Eisenhower and Grok’s surprising answer
After ChatGPT’s poor showing, I turned to Microsoft Copilot, which lets users search with various OpenAI models and offers a “Deep Research” mode that can take up to ten minutes to produce a report. I ran the same presidential movie questions I had used with GPT-5 first with Quick Response (powered by GPT-4o), then with Deep Research.
Quick Response mode was a disaster from the start. When I asked what movie President Eisenhower watched on August 11, 1954, Copilot confidently claimed it was The Unconquered, a documentary about Helen Keller. That’s incorrect, though Eisenhower does appear briefly in archival footage, which may have confused the AI.
Deep Research mode was just as wrong—only much longer. It produced over 3,500 words, reasoning that Eisenhower “probably” watched Suddenly.

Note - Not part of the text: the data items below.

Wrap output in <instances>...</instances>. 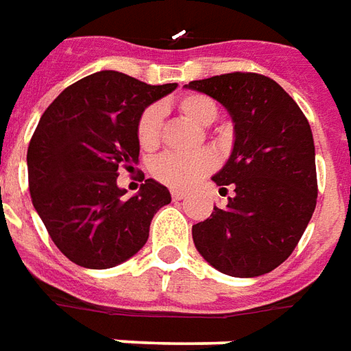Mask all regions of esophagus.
I'll use <instances>...</instances> for the list:
<instances>
[{
    "mask_svg": "<svg viewBox=\"0 0 351 351\" xmlns=\"http://www.w3.org/2000/svg\"><path fill=\"white\" fill-rule=\"evenodd\" d=\"M185 196H187L185 191H180V189H173V191H171V198H173V200H183Z\"/></svg>",
    "mask_w": 351,
    "mask_h": 351,
    "instance_id": "obj_1",
    "label": "esophagus"
}]
</instances>
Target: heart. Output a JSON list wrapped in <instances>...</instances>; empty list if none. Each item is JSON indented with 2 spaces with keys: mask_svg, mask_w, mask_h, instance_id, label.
I'll return each instance as SVG.
<instances>
[{
  "mask_svg": "<svg viewBox=\"0 0 351 351\" xmlns=\"http://www.w3.org/2000/svg\"><path fill=\"white\" fill-rule=\"evenodd\" d=\"M178 108L185 117L195 121L200 126H208L217 117V106L215 101L204 96V94H189L181 98ZM160 138V109L149 108L143 111V115L138 124V140L143 149L156 147ZM215 156L210 151H195V153H164L156 158L151 171L156 180L162 181L170 187H189L193 185L204 173L213 170Z\"/></svg>",
  "mask_w": 351,
  "mask_h": 351,
  "instance_id": "heart-1",
  "label": "heart"
}]
</instances>
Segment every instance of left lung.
I'll return each instance as SVG.
<instances>
[{"mask_svg":"<svg viewBox=\"0 0 351 351\" xmlns=\"http://www.w3.org/2000/svg\"><path fill=\"white\" fill-rule=\"evenodd\" d=\"M185 88L219 101L234 124L232 153L211 178L221 191L232 185L234 196L193 225L196 250L223 274H268L297 247L315 210L310 124L289 94L259 73H225Z\"/></svg>","mask_w":351,"mask_h":351,"instance_id":"obj_1","label":"left lung"}]
</instances>
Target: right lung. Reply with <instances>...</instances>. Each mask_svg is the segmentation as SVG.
<instances>
[{"label": "right lung", "mask_w": 351, "mask_h": 351, "mask_svg": "<svg viewBox=\"0 0 351 351\" xmlns=\"http://www.w3.org/2000/svg\"><path fill=\"white\" fill-rule=\"evenodd\" d=\"M178 88L113 69L77 81L47 108L28 147L29 195L56 247L79 267L104 270L145 245L170 191L145 180L134 196L117 185L119 168L138 164L145 108Z\"/></svg>", "instance_id": "1"}]
</instances>
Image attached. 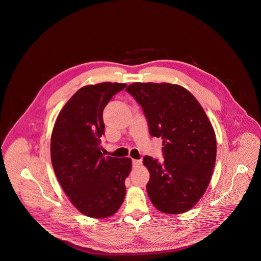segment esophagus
Returning <instances> with one entry per match:
<instances>
[{
	"instance_id": "esophagus-1",
	"label": "esophagus",
	"mask_w": 261,
	"mask_h": 261,
	"mask_svg": "<svg viewBox=\"0 0 261 261\" xmlns=\"http://www.w3.org/2000/svg\"><path fill=\"white\" fill-rule=\"evenodd\" d=\"M132 164H133V166H134V167H138V166H140V164H141V161H140V160H136V159H133V160H132Z\"/></svg>"
}]
</instances>
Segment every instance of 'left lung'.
I'll use <instances>...</instances> for the list:
<instances>
[{"instance_id":"8db88e82","label":"left lung","mask_w":261,"mask_h":261,"mask_svg":"<svg viewBox=\"0 0 261 261\" xmlns=\"http://www.w3.org/2000/svg\"><path fill=\"white\" fill-rule=\"evenodd\" d=\"M126 91L141 105L150 134L163 139L162 163L143 158L148 197L168 215L190 211L205 193L216 163V134L205 111L178 85L134 83Z\"/></svg>"}]
</instances>
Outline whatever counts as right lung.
<instances>
[{
  "instance_id": "1",
  "label": "right lung",
  "mask_w": 261,
  "mask_h": 261,
  "mask_svg": "<svg viewBox=\"0 0 261 261\" xmlns=\"http://www.w3.org/2000/svg\"><path fill=\"white\" fill-rule=\"evenodd\" d=\"M127 85L101 83L81 88L64 105L56 120L50 157L56 176L70 202L91 218L117 213L125 194L130 158L104 157L103 109Z\"/></svg>"
}]
</instances>
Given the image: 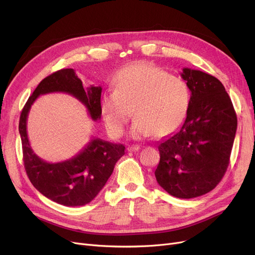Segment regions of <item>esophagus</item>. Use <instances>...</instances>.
Wrapping results in <instances>:
<instances>
[{
	"mask_svg": "<svg viewBox=\"0 0 255 255\" xmlns=\"http://www.w3.org/2000/svg\"><path fill=\"white\" fill-rule=\"evenodd\" d=\"M140 149V146L138 144H135V145H129L127 150L128 152H137L138 150Z\"/></svg>",
	"mask_w": 255,
	"mask_h": 255,
	"instance_id": "34e87169",
	"label": "esophagus"
}]
</instances>
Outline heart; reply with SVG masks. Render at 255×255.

That’s an odd choice given that Suddenly wasn’t released until October 7, 1954, months after the date in question. Copilot seemed to assume a movie must have been shown simply because I asked. From its own report:
The balance of circumstantial and secondary evidence points to “Suddenly” as the film President Eisenhower watched on August 11, 1954…

That’s not evidence it’s guesswork. In reality, I know exactly what he watched, thanks to the White House projectionist’s logbook from the 1950s. On that date, Eisenhower viewed River of No Return, directed by Otto Preminger and starring Marilyn Monroe and Robert Mitchum.
Other chatbots didn’t fare much better. Google Gemini had no answer. Perplexity also guessed Suddenly, likely because Wikipedia notes that the film’s writer, Richard Sale, got the idea while reading about Eisenhower’s trips to Palm Springs a coincidence that seems to have misled both Copilot and Perplexity.
Surprisingly, xAI’s Grok got it right but only after I clicked “think harder.” Its source? My own 2019 tweet from All the Presidents’ Movies.
Frequently Asked Questions
Why focus on historians specifically?
Historians rely on interpretation, context, and critical analysis—skills AI still struggles to replicate reliably.
Can AI ever replace historians in the future?
While AI can assist with data gathering and pattern recognition, replacing historians entirely would require human-like judgment and nuanced reasoning, which AI currently lacks.
How does AI perform on historical questions?
Tests show that generative AI often produces inaccurate or fabricated answers, especially when information is rare, obscure, or poorly documented.
Why not just use AI for quick research?
Quick AI research can be useful, but without verification from credible sources, there’s a risk of spreading misinformation.
What’s the biggest takeaway from your tests?
AI tools are best used as assistants, not replacements—especially in fields where accuracy and interpretation are paramount.
Conclusion
AI tools have made remarkable progress, but my experiments with presidential movie trivia show just how often they still miss the mark. From confident but wrong guesses to elaborate justifications built on shaky assumptions, these systems remind us that speed and polish aren’t the same as accuracy. Historians and anyone working with nuanced, factual material offer something AI can’t: the ability to interpret evidence, understand context, and know when the most truthful answer is “there’s no record.”